On Friday, the Vaccines and Related Biological Products Advisory Committee of the Food and Drug Administration, rejected booster shots for US citizens 16 years and older. They unanimously promoted an alternate plan to administer booster doses to Americans above 65 and those with underlying health conditions as they are more prone to getting severely sick by COVID-19.

This recommendation was controversial as the Biden-led administration wanted to start administering booster shots to the general population as soon as this week. The director of CDC, and Dr. Anthony Fauci, The White House chief medical advisor.

Biden’s plan for booster doses was already endorsed in August by top health regulators of the country including Janet Woodcock, the FDA commissioner, Rochelle Walensky,

As the committee did not deliver a vote favoring this decision, the Biden administration was forced to change its plan, by limiting booster doses to certain groups of the population, said the director of the world health organization, Lawrence Gostin.

Gostin said that growing evidence suggests wearing off of vaccines effectiveness, but two vaccine doses are still strongly preventing severe sickness, hospitalizations, and deaths.

Dr. Bruce Farber, Northwell Health chief of infectious diseases, said that the committee was put in a very awkward position as the government already announced administering booster doses.

Many health experts and scientists of the country were critical of Biden’s plan. They said that the data available was not enough to authorize booster doses to 16 years and above population.

It is now up to the regulators of the FDA to decide if the recommendation of the advisory committee of the FDA should be accepted or not. Most likely the recommendation will be accepted, and it would be advised to expand the eligible population for booster shots.

A spokesperson of the FDA refused to further say anything on the timing of the decision by the agency.

There is still some time for the FDA. Until Thursday afternoon, the advisory group of the CDC is not expected to decide on the population eligible for the Pfizer booster shots. If the FDA wouldn’t decide by Thursday, the decision may be postponed, said a federal health official.

The advisers of the CDC went through numerous presentations during the meeting on Wednesday. They were about data supporting booster shot distribution, including a presentation from an executive of Pfizer Who explained how a booster shot was safe and increased levels of antibodies.

Moderna and Pfizer released their own data showing breakthrough coronavirus cases in fully vaccinated people.
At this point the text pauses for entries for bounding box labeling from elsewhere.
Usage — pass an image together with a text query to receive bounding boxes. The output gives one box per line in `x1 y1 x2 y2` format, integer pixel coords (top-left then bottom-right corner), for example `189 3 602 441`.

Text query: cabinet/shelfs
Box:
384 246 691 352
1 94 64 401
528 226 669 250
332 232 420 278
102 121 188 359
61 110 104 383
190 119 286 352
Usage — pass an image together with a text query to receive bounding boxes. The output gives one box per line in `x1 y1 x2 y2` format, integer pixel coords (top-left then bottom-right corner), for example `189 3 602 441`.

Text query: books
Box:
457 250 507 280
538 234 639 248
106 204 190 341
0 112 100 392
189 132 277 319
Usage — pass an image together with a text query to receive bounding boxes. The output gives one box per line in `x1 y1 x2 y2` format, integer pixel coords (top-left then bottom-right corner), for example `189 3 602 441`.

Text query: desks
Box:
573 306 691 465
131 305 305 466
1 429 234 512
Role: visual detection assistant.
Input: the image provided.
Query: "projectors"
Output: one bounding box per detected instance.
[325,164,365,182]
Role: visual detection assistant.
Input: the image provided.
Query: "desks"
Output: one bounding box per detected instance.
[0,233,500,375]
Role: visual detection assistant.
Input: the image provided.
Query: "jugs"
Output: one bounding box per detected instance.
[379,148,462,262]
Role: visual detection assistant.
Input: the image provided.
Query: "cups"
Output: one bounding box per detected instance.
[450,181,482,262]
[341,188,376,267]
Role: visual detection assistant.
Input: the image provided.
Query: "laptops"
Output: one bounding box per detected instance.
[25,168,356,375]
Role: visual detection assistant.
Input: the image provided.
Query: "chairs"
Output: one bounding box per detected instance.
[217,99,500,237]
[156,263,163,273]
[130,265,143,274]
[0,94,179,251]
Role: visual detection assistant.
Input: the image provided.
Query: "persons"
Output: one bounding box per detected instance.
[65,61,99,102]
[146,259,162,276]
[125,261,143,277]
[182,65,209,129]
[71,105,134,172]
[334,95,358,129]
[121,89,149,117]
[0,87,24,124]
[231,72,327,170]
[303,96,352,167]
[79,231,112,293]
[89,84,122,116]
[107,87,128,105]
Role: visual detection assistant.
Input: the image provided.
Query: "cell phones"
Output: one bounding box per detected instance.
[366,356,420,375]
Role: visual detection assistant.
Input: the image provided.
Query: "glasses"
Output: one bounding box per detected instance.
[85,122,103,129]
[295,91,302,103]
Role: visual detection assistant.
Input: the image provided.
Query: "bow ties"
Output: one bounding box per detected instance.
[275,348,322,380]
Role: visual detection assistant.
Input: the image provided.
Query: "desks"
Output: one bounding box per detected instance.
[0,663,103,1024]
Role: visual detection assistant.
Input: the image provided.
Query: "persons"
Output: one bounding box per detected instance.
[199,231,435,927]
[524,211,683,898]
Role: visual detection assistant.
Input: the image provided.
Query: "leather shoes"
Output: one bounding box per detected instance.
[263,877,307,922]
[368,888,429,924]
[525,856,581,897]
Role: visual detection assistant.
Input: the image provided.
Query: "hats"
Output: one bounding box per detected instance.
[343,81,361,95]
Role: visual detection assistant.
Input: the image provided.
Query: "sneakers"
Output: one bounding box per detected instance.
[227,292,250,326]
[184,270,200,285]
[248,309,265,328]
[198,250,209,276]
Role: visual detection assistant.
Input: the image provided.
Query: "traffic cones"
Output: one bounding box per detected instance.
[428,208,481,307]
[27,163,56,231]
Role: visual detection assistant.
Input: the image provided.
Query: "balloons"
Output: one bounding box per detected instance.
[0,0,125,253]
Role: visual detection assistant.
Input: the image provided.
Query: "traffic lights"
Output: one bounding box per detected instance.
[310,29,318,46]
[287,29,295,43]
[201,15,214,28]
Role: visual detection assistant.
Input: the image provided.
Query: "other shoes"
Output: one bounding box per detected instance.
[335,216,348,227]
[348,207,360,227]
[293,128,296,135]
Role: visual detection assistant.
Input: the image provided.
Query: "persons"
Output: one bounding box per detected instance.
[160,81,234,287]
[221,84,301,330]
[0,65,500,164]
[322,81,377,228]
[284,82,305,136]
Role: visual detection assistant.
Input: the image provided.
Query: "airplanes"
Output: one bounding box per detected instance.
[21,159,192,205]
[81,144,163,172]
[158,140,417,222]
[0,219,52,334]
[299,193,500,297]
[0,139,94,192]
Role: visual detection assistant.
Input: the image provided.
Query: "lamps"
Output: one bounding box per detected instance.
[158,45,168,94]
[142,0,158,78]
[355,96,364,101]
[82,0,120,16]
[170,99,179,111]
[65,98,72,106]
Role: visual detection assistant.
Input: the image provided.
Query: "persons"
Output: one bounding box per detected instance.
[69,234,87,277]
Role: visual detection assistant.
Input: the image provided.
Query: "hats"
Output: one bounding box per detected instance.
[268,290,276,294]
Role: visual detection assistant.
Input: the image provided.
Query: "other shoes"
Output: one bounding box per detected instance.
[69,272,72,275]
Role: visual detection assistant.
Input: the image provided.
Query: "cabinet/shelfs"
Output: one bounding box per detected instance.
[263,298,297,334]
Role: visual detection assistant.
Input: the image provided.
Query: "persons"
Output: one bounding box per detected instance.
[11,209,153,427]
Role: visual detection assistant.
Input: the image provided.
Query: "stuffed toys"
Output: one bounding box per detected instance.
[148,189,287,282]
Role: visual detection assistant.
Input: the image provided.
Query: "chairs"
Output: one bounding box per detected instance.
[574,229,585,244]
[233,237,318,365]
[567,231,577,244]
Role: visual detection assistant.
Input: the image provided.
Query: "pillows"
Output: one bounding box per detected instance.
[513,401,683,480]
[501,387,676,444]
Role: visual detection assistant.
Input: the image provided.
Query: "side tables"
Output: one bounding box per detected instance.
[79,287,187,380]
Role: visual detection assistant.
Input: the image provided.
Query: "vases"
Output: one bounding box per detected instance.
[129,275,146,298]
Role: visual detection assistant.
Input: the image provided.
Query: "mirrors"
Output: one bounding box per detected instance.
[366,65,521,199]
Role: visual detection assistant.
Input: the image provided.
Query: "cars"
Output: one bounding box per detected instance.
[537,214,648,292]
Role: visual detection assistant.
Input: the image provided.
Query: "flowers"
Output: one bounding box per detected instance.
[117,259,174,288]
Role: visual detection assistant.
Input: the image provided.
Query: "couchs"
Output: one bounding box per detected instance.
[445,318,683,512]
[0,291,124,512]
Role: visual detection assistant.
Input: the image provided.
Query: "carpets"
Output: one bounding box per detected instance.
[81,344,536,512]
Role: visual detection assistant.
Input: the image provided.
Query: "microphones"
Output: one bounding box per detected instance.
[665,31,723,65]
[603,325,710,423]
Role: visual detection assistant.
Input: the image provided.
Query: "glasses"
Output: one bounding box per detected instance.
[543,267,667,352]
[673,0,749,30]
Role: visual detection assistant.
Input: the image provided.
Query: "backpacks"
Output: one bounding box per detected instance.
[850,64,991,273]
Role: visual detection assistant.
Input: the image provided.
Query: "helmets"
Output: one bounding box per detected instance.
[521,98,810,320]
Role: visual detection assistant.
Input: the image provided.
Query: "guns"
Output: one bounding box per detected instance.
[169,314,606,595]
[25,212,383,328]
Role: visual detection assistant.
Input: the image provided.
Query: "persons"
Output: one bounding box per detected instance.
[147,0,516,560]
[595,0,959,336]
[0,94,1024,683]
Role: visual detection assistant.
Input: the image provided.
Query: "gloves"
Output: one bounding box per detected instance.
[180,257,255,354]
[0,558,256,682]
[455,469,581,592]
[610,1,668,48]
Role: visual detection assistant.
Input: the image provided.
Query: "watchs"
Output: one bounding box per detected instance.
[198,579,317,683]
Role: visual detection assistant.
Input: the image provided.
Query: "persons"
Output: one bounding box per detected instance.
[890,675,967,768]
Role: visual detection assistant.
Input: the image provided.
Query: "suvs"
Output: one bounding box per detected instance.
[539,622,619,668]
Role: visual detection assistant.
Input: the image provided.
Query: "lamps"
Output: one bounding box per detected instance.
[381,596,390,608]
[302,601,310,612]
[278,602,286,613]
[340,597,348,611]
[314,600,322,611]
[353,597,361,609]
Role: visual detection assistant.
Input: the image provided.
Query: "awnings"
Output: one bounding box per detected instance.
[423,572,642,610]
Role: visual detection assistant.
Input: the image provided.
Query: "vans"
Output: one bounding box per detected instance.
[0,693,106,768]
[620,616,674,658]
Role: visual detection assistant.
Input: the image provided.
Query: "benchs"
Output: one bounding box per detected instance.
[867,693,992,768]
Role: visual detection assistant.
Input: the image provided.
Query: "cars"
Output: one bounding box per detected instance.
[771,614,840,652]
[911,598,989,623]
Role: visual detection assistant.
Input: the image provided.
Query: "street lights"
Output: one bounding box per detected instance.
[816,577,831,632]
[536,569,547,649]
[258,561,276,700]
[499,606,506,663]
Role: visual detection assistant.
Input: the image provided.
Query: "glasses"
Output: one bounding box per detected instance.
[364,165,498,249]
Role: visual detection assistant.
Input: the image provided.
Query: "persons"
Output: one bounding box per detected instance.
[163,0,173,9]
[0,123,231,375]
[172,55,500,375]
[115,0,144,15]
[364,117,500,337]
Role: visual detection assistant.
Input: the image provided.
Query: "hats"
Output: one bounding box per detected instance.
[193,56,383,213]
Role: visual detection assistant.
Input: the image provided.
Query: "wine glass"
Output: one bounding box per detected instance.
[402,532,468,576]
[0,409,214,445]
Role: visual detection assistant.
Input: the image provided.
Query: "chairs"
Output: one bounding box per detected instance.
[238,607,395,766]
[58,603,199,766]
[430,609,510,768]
It was observed that these cases were very low for those who were recently vaccinated. They suggested that the vaccine’s protection against coronavirus wore off over time.

The chair of Johns Hopkins University’s molecular microbiology and immunology, Dr. Arturo Casadevall, supports booster shots for the general population. He said that administering a booster juice would reduce breakthrough infections, including the Delta variant.

Pfizer presented a study of Israel showing that a booster dose of COVID-19 vaccine administered six months after two primary doses restore 95% protection. Many experts still argue that third doses for the general population are not required at present.